Below this sentence is a listing; return exactly its lines from the one with "United States, site sanjuan_2014_Unit145_Ivan103." to the one with "family: Canidae", both kept, and nothing more.

*Excerpted data*.
=== Section Start ===

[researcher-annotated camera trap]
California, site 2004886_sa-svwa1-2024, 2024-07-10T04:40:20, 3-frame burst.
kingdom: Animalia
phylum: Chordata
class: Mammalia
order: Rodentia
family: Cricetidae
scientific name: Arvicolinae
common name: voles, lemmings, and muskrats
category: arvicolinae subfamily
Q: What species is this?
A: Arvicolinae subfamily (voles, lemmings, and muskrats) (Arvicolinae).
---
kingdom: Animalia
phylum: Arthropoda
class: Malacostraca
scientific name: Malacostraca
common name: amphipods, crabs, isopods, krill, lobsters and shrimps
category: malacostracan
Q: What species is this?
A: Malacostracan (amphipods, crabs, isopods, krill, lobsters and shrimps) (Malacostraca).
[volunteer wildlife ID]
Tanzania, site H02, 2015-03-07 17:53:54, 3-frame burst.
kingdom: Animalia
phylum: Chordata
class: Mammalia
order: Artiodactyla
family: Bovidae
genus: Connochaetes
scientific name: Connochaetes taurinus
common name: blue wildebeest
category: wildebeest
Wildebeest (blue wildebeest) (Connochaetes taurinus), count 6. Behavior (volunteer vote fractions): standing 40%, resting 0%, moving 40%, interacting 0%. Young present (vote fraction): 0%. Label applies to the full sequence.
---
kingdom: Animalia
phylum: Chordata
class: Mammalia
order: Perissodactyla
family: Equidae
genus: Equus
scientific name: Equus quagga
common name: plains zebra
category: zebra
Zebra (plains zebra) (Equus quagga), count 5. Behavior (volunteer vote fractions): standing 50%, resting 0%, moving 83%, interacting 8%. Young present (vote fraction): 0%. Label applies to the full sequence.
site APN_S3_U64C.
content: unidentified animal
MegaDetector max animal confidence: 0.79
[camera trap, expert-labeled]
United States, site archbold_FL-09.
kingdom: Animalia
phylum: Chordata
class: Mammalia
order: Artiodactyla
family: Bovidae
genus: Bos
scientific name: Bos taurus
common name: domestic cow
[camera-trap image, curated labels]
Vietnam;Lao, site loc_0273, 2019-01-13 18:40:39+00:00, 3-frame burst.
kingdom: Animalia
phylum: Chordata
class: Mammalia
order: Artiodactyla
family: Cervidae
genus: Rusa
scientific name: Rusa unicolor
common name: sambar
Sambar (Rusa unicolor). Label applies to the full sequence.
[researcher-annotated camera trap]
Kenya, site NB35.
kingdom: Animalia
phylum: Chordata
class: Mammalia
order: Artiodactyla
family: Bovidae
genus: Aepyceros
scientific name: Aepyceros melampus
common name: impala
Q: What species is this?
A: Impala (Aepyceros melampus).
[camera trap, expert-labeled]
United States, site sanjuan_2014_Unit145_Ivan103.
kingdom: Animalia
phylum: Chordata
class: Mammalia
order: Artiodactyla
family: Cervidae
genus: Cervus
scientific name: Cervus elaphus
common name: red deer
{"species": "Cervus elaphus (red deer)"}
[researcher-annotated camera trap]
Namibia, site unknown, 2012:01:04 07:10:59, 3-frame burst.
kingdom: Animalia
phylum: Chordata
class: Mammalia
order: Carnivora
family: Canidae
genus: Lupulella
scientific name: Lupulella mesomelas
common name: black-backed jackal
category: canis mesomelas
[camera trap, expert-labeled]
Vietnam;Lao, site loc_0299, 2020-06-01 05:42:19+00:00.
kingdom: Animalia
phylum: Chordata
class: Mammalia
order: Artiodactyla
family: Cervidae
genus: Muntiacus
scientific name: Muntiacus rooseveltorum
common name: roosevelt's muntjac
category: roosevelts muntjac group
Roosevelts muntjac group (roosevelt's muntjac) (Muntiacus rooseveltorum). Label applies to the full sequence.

=== Section End ===

*Expected output*.
United States, site sanjuan_2014_Unit145_Ivan103.
kingdom: Animalia
phylum: Chordata
class: Mammalia
order: Artiodactyla
family: Cervidae
genus: Cervus
scientific name: Cervus elaphus
common name: red deer
{"species": "Cervus elaphus (red deer)"}
[researcher-annotated camera trap]
Namibia, site unknown, 2012:01:04 07:10:59, 3-frame burst.
kingdom: Animalia
phylum: Chordata
class: Mammalia
order: Carnivora
family: Canidae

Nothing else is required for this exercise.